SET PROBLEM:
Which lines of the listing below contain the word "bounding"? Return each one in full.

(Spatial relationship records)
-- START --

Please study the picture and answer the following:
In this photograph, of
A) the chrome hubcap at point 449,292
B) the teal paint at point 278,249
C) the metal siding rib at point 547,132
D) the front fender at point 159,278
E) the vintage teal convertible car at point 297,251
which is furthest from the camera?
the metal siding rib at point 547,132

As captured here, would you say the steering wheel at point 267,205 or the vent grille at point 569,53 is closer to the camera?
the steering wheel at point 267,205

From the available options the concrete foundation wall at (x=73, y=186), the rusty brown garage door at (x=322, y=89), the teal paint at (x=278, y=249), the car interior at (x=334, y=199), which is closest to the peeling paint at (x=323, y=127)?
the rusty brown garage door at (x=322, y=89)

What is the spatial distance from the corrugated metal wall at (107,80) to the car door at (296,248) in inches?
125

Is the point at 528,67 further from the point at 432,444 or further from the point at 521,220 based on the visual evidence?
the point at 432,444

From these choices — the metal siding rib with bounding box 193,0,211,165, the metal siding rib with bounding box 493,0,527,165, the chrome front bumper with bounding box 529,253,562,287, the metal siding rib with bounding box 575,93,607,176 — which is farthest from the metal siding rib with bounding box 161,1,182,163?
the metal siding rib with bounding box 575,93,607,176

-- END --
-- START --

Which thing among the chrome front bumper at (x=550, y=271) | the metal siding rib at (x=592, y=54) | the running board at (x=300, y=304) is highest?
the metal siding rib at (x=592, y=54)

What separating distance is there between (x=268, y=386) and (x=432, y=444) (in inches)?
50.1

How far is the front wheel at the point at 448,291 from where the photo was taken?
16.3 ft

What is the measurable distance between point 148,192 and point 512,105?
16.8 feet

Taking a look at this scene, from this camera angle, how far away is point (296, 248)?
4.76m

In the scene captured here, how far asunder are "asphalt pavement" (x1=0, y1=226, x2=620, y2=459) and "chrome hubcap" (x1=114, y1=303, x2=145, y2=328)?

-- END --
-- START --

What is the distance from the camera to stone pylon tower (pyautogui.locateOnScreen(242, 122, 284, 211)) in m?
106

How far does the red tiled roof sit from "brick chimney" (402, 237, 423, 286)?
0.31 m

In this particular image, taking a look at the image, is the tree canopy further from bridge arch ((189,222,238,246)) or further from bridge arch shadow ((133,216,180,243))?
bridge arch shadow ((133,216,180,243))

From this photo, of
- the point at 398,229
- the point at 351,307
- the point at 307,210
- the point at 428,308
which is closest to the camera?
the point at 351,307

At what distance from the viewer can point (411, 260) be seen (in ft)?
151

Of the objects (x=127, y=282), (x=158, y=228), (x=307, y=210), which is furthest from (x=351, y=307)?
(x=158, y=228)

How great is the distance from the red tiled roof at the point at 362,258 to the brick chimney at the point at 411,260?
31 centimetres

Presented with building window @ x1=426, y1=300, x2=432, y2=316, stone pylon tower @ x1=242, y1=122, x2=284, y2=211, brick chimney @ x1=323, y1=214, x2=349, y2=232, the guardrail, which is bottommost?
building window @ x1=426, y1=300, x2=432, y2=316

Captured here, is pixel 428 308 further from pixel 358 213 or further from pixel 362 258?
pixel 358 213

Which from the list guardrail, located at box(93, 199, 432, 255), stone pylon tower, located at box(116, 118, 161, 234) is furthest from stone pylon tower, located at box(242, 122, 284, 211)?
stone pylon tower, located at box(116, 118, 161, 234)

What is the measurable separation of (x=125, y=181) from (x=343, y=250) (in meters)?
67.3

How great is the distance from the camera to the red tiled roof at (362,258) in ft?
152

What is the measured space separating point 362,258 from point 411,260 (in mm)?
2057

-- END --

TASK RESPONSE:
From these choices — the metal siding rib with bounding box 193,0,211,165, the metal siding rib with bounding box 493,0,527,165, the chrome front bumper with bounding box 529,253,562,287, the metal siding rib with bounding box 575,93,607,176 — which is farthest from the metal siding rib with bounding box 161,1,182,163?
the metal siding rib with bounding box 575,93,607,176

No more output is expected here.